Your chunks need to be smaller than recursive splitting can keep coherent (e.g., 200-token chunks where every cut on a paragraph boundary truncates an idea).
You're already running cheap embeddings on every sentence for another reason.

If none of those apply, you're paying 10–100× the preprocessing cost to lose to a tuned recursive splitter.

Add context to chunks, not cleverness to splits

Once your size sweep stops moving the needle, the next lever isn't a fancier splitter — it's giving each chunk more context. Anthropic's Contextual Retrieval is the cleanest version of this idea:

CONTEXT_PROMPT = """<document>
{whole_document}
</document>

Here is the chunk we want to situate within the whole document:
<chunk>
{chunk}
</chunk>

Give a short (50-100 token) context that situates this chunk in the
overall document. Answer only with the context, nothing else."""

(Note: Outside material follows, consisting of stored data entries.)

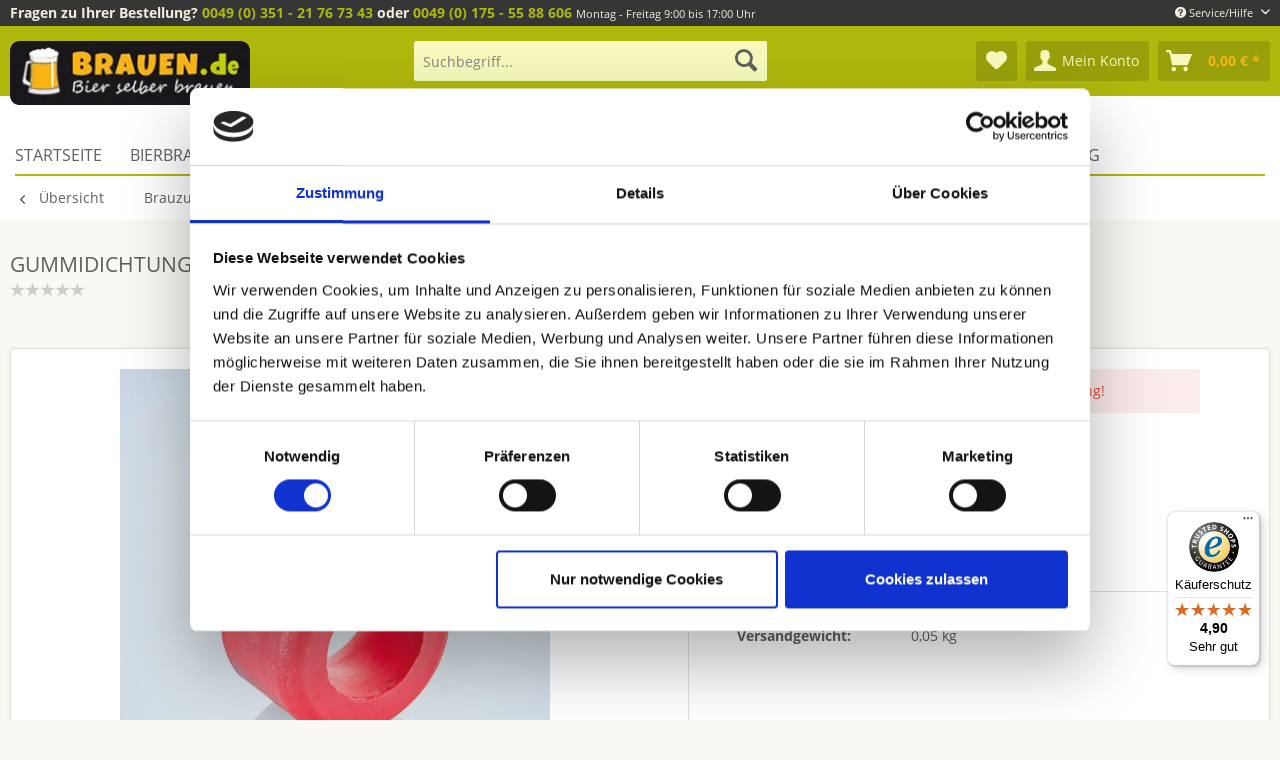

--- FILE ---
content_type: text/html; charset=UTF-8
request_url: https://brauen.de/Widgets/Uptain/detail/sAmount/0/productId/1405/ordernumber/SW10090
body_size: 311
content:
    
                                    <script type="text/javascript" src="https://app.uptain.de/js/uptain.js?x=hAg7AzCfT19YkoLg" async></script>
                        

    
        <div id="__up_data_qp"
                                                
                                                                                                    data-page=product
                                                                                                                data-currency="EUR"
                data-plugin="sensus-sw:1.5.5"

                                                                                
                
            data-product-id="1405"
        data-product-name="GUMMIDICHTUNG FÜR ANSCHLAGHAHN UND LUFTVENTIL"
        data-product-price="2.99"
                data-product-image="https://brauen.de/media/image/ca/ab/50/fassfrisch-gummidichtung-anschlaghahn-luftventil-formgummi-1-test-1-538x538.jpg"
        data-product-variants="[]"
        data-product-category="Dichtungen und Stopfen"
    data-category-paths="Brauzubehör/Dichtungen und Stopfen"

        ></div>
    


--- FILE ---
content_type: text/javascript
request_url: https://widgets.trustedshops.com/js/X597956F29576E2531589D719AF52E23D.js
body_size: 1368
content:
((e,t)=>{const a={shopInfo:{tsId:"X597956F29576E2531589D719AF52E23D",name:"brauen.de",url:"www.brauen.de",language:"de",targetMarket:"DEU",ratingVariant:"WIDGET",eTrustedIds:{accountId:"acc-5ac3ed9c-1f63-43d0-9625-f0246da14b67",channelId:"chl-0586df92-88ba-4045-b11c-61f84c780ac4"},buyerProtection:{certificateType:"CLASSIC",certificateState:"PRODUCTION",mainProtectionCurrency:"EUR",classicProtectionAmount:100,maxProtectionDuration:30,plusProtectionAmount:2e4,basicProtectionAmount:100,firstCertified:"2009-03-13 00:00:00"},reviewSystem:{rating:{averageRating:4.9,averageRatingCount:2602,overallRatingCount:13769,distribution:{oneStar:3,twoStars:7,threeStars:11,fourStars:193,fiveStars:2388}},reviews:[{average:5,buyerStatement:"Absolut perfekte Ware. Schneller Versand. Alles bestens und immer wieder gerne!",rawChangeDate:"2026-01-22T13:57:59.000Z",changeDate:"22.1.2026",transactionDate:"15.1.2026"},{average:5,buyerStatement:"Gut und schnell",rawChangeDate:"2026-01-22T11:47:17.000Z",changeDate:"22.1.2026",transactionDate:"15.1.2026"},{average:5,buyerStatement:"Immer schnelle Lieferung mit gleichbleibend hoher Produktequalität!",rawChangeDate:"2026-01-22T09:53:06.000Z",changeDate:"22.1.2026",transactionDate:"12.1.2026"}]},features:["GUARANTEE_RECOG_CLASSIC_INTEGRATION","SHOP_CONSUMER_MEMBERSHIP","REVIEWS_AUTO_COLLECTION","DISABLE_REVIEWREQUEST_SENDING","MARS_EVENTS","MARS_REVIEWS","MARS_PUBLIC_QUESTIONNAIRE","MARS_QUESTIONNAIRE"],consentManagementType:"OFF",urls:{profileUrl:"https://www.trustedshops.de/bewertung/info_X597956F29576E2531589D719AF52E23D.html",profileUrlLegalSection:"https://www.trustedshops.de/bewertung/info_X597956F29576E2531589D719AF52E23D.html#legal-info",reviewLegalUrl:"https://help.etrusted.com/hc/de/articles/23970864566162"},contractStartDate:"2009-03-13 00:00:00",shopkeeper:{name:"Daniel Löwe",street:"Straße des 17.Juni 14",country:"DE",city:"Dresden",zip:"01257"},displayVariant:"full",variant:"full",twoLetterCountryCode:"DE"},"process.env":{STAGE:"prod"},externalConfig:{trustbadgeScriptUrl:"https://widgets.trustedshops.com/assets/trustbadge.js",cdnDomain:"widgets.trustedshops.com"},elementIdSuffix:"-98e3dadd90eb493088abdc5597a70810",buildTimestamp:"2026-01-23T05:11:53.692Z",buildStage:"prod"},r=a=>{const{trustbadgeScriptUrl:r}=a.externalConfig;let n=t.querySelector(`script[src="${r}"]`);n&&t.body.removeChild(n),n=t.createElement("script"),n.src=r,n.charset="utf-8",n.setAttribute("data-type","trustbadge-business-logic"),n.onerror=()=>{throw new Error(`The Trustbadge script could not be loaded from ${r}. Have you maybe selected an invalid TSID?`)},n.onload=()=>{e.trustbadge?.load(a)},t.body.appendChild(n)};"complete"===t.readyState?r(a):e.addEventListener("load",(()=>{r(a)}))})(window,document);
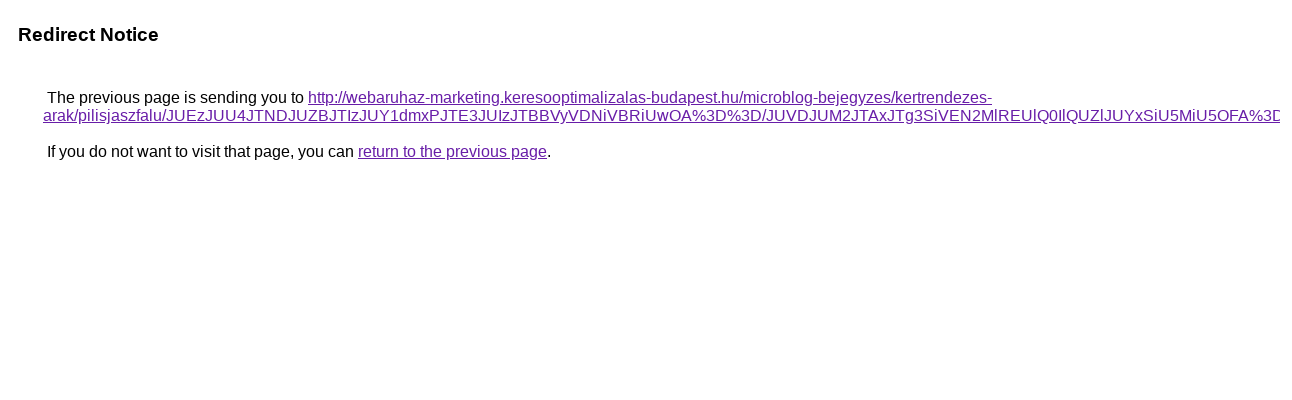

--- FILE ---
content_type: text/html; charset=UTF-8
request_url: https://images.google.ba/url?q=http%3A%2F%2Fwebaruhaz-marketing.keresooptimalizalas-budapest.hu%2Fmicroblog-bejegyzes%2Fkertrendezes-arak%2Fpilisjaszfalu%2FJUEzJUU4JTNDJUZBJTIzJUY1dmxPJTE3JUIzJTBBVyVDNiVBRiUwOA%253D%253D%2FJUVDJUM2JTAxJTg3SiVEN2MlREUlQ0IlQUZlJUYxSiU5MiU5OFA%253D%2F
body_size: 490
content:
<html lang="en"><head><meta http-equiv="Content-Type" content="text/html; charset=UTF-8"><title>Redirect Notice</title><style>body,div,a{font-family:Roboto,Arial,sans-serif}body{background-color:var(--xhUGwc);margin-top:3px}div{color:var(--YLNNHc)}a:link{color:#681da8}a:visited{color:#681da8}a:active{color:#ea4335}div.mymGo{border-top:1px solid var(--gS5jXb);border-bottom:1px solid var(--gS5jXb);background:var(--aYn2S);margin-top:1em;width:100%}div.aXgaGb{padding:0.5em 0;margin-left:10px}div.fTk7vd{margin-left:35px;margin-top:35px}</style></head><body><div class="mymGo"><div class="aXgaGb"><font style="font-size:larger"><b>Redirect Notice</b></font></div></div><div class="fTk7vd">&nbsp;The previous page is sending you to <a href="http://webaruhaz-marketing.keresooptimalizalas-budapest.hu/microblog-bejegyzes/kertrendezes-arak/pilisjaszfalu/JUEzJUU4JTNDJUZBJTIzJUY1dmxPJTE3JUIzJTBBVyVDNiVBRiUwOA%3D%3D/JUVDJUM2JTAxJTg3SiVEN2MlREUlQ0IlQUZlJUYxSiU5MiU5OFA%3D/">http://webaruhaz-marketing.keresooptimalizalas-budapest.hu/microblog-bejegyzes/kertrendezes-arak/pilisjaszfalu/JUEzJUU4JTNDJUZBJTIzJUY1dmxPJTE3JUIzJTBBVyVDNiVBRiUwOA%3D%3D/JUVDJUM2JTAxJTg3SiVEN2MlREUlQ0IlQUZlJUYxSiU5MiU5OFA%3D/</a>.<br><br>&nbsp;If you do not want to visit that page, you can <a href="#" id="tsuid_LUCAaf_dKfrdptQP-bnxoQc_1">return to the previous page</a>.<script nonce="YefaACp8KvLXg7izpXbCcQ">(function(){var id='tsuid_LUCAaf_dKfrdptQP-bnxoQc_1';(function(){document.getElementById(id).onclick=function(){window.history.back();return!1};}).call(this);})();(function(){var id='tsuid_LUCAaf_dKfrdptQP-bnxoQc_1';var ct='originlink';var oi='unauthorizedredirect';(function(){document.getElementById(id).onmousedown=function(){var b=document&&document.referrer,a="encodeURIComponent"in window?encodeURIComponent:escape,c="";b&&(c=a(b));(new Image).src="/url?sa=T&url="+c+"&oi="+a(oi)+"&ct="+a(ct);return!1};}).call(this);})();</script><br><br><br></div></body></html>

def contextualize(client, whole_doc, chunk):
    msg = client.messages.create(
        model="claude-haiku-4-5",
        max_tokens=200,
        messages=[{
            "role": "user",
            "content": CONTEXT_PROMPT.format(
                whole_document=whole_doc, chunk=chunk
            ),
        }],
    )
    return msg.content[0].text

# Then embed: f"{context}\n\n{chunk}" instead of just chunk

In production you almost certainly want prompt caching on whole_document — that's what gets the per-token indexing cost down to roughly $1 per million document tokens. Without caching, this approach is too expensive to be a default; with it, it's a reasonable line item.

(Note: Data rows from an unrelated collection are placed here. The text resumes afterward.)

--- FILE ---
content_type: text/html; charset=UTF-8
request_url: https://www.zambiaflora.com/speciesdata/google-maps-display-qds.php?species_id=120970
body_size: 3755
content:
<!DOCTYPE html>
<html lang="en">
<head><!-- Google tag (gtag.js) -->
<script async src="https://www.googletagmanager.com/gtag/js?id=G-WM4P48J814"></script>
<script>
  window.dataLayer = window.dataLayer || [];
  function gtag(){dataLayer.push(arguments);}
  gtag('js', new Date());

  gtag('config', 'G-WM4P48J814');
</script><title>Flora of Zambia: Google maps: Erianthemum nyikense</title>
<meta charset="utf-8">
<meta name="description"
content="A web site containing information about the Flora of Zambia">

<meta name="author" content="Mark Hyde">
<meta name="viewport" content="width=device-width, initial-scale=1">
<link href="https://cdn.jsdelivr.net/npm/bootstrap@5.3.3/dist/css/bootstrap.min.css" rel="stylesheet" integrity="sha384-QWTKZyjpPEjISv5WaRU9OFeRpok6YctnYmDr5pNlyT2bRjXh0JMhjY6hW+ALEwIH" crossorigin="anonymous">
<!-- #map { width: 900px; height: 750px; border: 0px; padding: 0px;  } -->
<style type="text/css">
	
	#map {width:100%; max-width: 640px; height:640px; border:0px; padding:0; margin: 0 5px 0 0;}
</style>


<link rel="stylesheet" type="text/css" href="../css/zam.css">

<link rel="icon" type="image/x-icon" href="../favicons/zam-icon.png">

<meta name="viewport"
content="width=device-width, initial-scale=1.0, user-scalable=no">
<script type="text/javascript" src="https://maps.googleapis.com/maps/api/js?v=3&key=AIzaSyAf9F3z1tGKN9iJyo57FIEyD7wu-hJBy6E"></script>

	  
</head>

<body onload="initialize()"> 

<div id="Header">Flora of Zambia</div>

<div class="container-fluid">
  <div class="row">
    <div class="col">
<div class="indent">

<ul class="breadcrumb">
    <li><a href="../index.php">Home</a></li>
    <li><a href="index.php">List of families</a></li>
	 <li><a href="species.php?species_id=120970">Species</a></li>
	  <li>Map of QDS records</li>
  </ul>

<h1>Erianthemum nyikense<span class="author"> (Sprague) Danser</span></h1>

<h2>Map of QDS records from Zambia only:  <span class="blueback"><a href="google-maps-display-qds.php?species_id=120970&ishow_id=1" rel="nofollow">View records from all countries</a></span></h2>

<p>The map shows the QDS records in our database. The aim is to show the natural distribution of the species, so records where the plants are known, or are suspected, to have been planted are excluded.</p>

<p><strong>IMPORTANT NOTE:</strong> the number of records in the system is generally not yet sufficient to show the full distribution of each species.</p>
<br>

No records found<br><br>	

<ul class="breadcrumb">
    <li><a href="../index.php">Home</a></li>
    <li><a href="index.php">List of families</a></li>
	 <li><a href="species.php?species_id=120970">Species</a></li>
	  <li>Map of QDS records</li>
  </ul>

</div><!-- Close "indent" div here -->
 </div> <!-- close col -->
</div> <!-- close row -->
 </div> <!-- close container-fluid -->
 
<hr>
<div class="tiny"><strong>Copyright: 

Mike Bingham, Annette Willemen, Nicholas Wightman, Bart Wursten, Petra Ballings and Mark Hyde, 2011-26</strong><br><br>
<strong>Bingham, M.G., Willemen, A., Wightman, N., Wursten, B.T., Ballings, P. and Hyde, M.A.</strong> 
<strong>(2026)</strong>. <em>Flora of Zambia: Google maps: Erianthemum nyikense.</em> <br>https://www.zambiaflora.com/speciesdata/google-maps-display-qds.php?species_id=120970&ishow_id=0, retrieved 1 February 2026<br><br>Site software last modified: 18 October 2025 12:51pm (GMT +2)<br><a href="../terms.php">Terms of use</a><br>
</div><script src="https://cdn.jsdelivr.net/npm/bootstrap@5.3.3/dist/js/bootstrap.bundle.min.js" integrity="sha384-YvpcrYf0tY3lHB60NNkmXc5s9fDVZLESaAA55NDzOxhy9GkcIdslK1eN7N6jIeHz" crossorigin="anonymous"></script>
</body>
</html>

You combine that with BM25 on the same contextualized text and a reranker on top of the union of dense + sparse hits, and you've reproduced most of the 67% retrieval-failure reduction Anthropic reported — without ever leaving recursive chunking.

Honest tradeoffs

A few things this post is not claiming:

That recursive chunking is optimal. It's a strong default. Your corpus might beat it with structure-aware splitting (Markdown headers, code AST) — that's worth trying before semantic chunking and is usually cheaper at index time too.
That bigger chunks are always better. The Mosaic AI sweep showed monotonic gains to 4096, but they were also running a long-context model. With an 8k-context generator, dumping 4k-token chunks limits how many you can stuff into the prompt. The right answer depends on your generator and your top-k.
That contextual retrieval is free. It costs an LLM call per chunk at index time. Worth it for high-value, slow-churn corpora (product docs, legal). Probably not for a corpus you re-index hourly.

Wrapping up

If you've never tuned chunking, the play is:

Start with RecursiveCharacterTextSplitter, 1024 tokens, 10–20% overlap.
Build a small (40–100) labeled eval set on your real corpus.
Sweep chunk size and overlap. Pick the best cell.
If retrieval is still the bottleneck, add contextual retrieval + BM25 + a reranker before you reach for semantic splitting.

The boring knob beats the smart algorithm in most real systems. Tune it.

What chunk size are you running in production — and is it a tuned number, or the default from a LangChain tutorial? Curious how many teams have actually swept this.